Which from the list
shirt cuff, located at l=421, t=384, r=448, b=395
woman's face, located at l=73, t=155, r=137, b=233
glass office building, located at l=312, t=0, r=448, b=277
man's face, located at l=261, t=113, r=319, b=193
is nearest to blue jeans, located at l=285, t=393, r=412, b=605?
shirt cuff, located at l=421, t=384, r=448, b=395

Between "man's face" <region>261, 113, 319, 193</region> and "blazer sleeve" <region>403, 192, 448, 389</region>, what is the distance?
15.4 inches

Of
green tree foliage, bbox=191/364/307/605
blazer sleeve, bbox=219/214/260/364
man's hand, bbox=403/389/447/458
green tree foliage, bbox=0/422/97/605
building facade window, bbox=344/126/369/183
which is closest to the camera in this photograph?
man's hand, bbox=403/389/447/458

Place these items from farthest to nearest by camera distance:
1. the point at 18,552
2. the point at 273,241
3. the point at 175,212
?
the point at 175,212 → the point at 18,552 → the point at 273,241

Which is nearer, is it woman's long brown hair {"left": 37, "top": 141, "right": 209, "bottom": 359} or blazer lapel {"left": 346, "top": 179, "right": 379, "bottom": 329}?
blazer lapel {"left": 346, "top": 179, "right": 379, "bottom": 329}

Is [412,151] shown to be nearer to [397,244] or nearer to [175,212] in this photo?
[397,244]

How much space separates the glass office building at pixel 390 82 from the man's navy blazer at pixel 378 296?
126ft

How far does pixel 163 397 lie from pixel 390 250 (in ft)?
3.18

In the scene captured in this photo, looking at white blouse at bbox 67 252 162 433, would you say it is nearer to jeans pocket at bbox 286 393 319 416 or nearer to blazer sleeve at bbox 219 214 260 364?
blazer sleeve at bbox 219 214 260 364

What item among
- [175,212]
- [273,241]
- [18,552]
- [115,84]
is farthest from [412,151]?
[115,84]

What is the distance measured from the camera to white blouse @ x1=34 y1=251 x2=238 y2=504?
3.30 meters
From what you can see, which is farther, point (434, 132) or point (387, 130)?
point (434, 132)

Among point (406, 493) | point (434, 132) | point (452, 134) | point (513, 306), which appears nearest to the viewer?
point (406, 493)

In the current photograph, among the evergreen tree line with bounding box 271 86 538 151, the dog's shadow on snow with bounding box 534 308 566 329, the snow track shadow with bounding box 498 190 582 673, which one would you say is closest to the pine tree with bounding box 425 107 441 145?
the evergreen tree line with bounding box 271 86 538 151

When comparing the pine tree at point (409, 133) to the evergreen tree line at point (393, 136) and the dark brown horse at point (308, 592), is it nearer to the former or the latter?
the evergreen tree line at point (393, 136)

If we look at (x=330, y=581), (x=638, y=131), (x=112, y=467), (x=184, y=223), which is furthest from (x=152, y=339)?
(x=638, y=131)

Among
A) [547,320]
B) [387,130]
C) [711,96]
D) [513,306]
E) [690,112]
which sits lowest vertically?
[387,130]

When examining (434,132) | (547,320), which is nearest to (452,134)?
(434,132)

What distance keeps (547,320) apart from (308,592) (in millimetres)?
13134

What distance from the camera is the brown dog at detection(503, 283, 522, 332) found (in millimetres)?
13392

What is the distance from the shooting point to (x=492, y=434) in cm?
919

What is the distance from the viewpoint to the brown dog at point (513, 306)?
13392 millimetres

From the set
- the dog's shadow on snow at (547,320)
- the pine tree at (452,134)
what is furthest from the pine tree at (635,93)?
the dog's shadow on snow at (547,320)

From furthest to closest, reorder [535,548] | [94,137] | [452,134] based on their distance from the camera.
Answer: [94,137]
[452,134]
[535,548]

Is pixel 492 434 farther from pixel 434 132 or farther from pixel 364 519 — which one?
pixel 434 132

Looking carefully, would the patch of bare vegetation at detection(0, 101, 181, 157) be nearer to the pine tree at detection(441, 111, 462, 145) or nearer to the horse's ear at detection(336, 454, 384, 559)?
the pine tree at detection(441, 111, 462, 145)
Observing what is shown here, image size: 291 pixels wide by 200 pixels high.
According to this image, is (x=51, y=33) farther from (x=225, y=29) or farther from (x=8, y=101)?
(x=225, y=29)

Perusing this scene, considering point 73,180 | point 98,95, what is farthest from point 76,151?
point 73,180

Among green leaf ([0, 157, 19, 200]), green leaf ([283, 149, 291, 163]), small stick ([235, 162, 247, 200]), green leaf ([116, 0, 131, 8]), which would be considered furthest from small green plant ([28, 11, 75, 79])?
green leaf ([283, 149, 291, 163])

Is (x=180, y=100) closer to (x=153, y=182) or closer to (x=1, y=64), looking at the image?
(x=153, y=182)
--
SET PROBLEM: Copy out every item above word for word, changing nothing.

OUTPUT FOR THIS EXERCISE:
Which from the list
shirt cuff, located at l=421, t=384, r=448, b=395
woman's face, located at l=73, t=155, r=137, b=233
glass office building, located at l=312, t=0, r=448, b=277
man's face, located at l=261, t=113, r=319, b=193
is nearest to blue jeans, located at l=285, t=393, r=412, b=605?
shirt cuff, located at l=421, t=384, r=448, b=395

Between "man's face" <region>261, 113, 319, 193</region> and "blazer sleeve" <region>403, 192, 448, 389</region>, what is the distance?
15.4 inches

Of
green tree foliage, bbox=191/364/307/605
blazer sleeve, bbox=219/214/260/364
man's hand, bbox=403/389/447/458
green tree foliage, bbox=0/422/97/605
building facade window, bbox=344/126/369/183
which is closest to the camera in this photograph?
man's hand, bbox=403/389/447/458

Place these items from farthest to nearest by camera distance:
1. the point at 18,552
2. the point at 273,241
3. the point at 175,212
?
the point at 175,212 → the point at 18,552 → the point at 273,241

Which is nearer, is it woman's long brown hair {"left": 37, "top": 141, "right": 209, "bottom": 359} or blazer lapel {"left": 346, "top": 179, "right": 379, "bottom": 329}?
blazer lapel {"left": 346, "top": 179, "right": 379, "bottom": 329}

Is [412,151] shown to be nearer to [397,244] or nearer to [175,212] in this photo?
[397,244]

How much space separates the glass office building at pixel 390 82 from the man's navy blazer at pixel 378 296?
126ft

How far does pixel 163 397 lie from pixel 390 250 (in ft)?
3.18

In the scene captured in this photo, looking at white blouse at bbox 67 252 162 433, would you say it is nearer to jeans pocket at bbox 286 393 319 416 or nearer to blazer sleeve at bbox 219 214 260 364?
blazer sleeve at bbox 219 214 260 364

What item among
- [175,212]
- [273,241]
- [18,552]
- [115,84]
is farthest from [412,151]?
[115,84]

What is the distance measured from the camera to white blouse @ x1=34 y1=251 x2=238 y2=504?
3.30 meters
From what you can see, which is farther, point (434, 132) or point (387, 130)?
point (434, 132)

Among point (406, 493) | point (434, 132) | point (452, 134) | point (513, 306), which appears nearest to the viewer?
point (406, 493)

In the current photograph, among the evergreen tree line with bounding box 271 86 538 151, the dog's shadow on snow with bounding box 534 308 566 329, the snow track shadow with bounding box 498 190 582 673, which one would you say is closest to the pine tree with bounding box 425 107 441 145?
the evergreen tree line with bounding box 271 86 538 151

When comparing the pine tree at point (409, 133) to the evergreen tree line at point (393, 136) and the dark brown horse at point (308, 592), is it nearer to the former or the latter?
the evergreen tree line at point (393, 136)

If we look at (x=330, y=581), (x=638, y=131), (x=112, y=467), (x=184, y=223), which is furthest from (x=152, y=339)?
(x=638, y=131)

Among
A) [547,320]
B) [387,130]
C) [711,96]
D) [513,306]
E) [690,112]
which sits lowest vertically?
[387,130]

When examining (434,132) | (547,320), which is nearest to (452,134)?
(434,132)

What distance keeps (547,320) apart from (308,592) (in millimetres)?
13134

What distance from the camera is the brown dog at detection(503, 283, 522, 332) found (in millimetres)?
13392

What is the distance from the shooting point to (x=492, y=434) in cm?
919

What is the distance from the viewpoint to the brown dog at point (513, 306)?
13392 millimetres

From the set
- the dog's shadow on snow at (547,320)
- the pine tree at (452,134)
what is furthest from the pine tree at (635,93)?
the dog's shadow on snow at (547,320)

From furthest to closest, reorder [535,548] | [94,137] | [452,134] based on their distance from the camera.
Answer: [94,137]
[452,134]
[535,548]

Is pixel 492 434 farther from pixel 434 132 or farther from pixel 364 519 — which one?
pixel 434 132

Looking carefully, would the patch of bare vegetation at detection(0, 101, 181, 157) be nearer to the pine tree at detection(441, 111, 462, 145) or nearer to the horse's ear at detection(336, 454, 384, 559)?
the pine tree at detection(441, 111, 462, 145)
Observing what is shown here, image size: 291 pixels wide by 200 pixels high.
According to this image, is (x=51, y=33) farther from (x=225, y=29) or farther from (x=8, y=101)?
(x=225, y=29)

Perusing this scene, considering point 73,180 | point 98,95, what is farthest from point 76,151?
point 73,180

Among green leaf ([0, 157, 19, 200]), green leaf ([283, 149, 291, 163]), small stick ([235, 162, 247, 200]), green leaf ([116, 0, 131, 8]), which would be considered furthest from small green plant ([28, 11, 75, 79])?
green leaf ([283, 149, 291, 163])

Is (x=180, y=100) closer to (x=153, y=182) or closer to (x=1, y=64), looking at the image?
(x=153, y=182)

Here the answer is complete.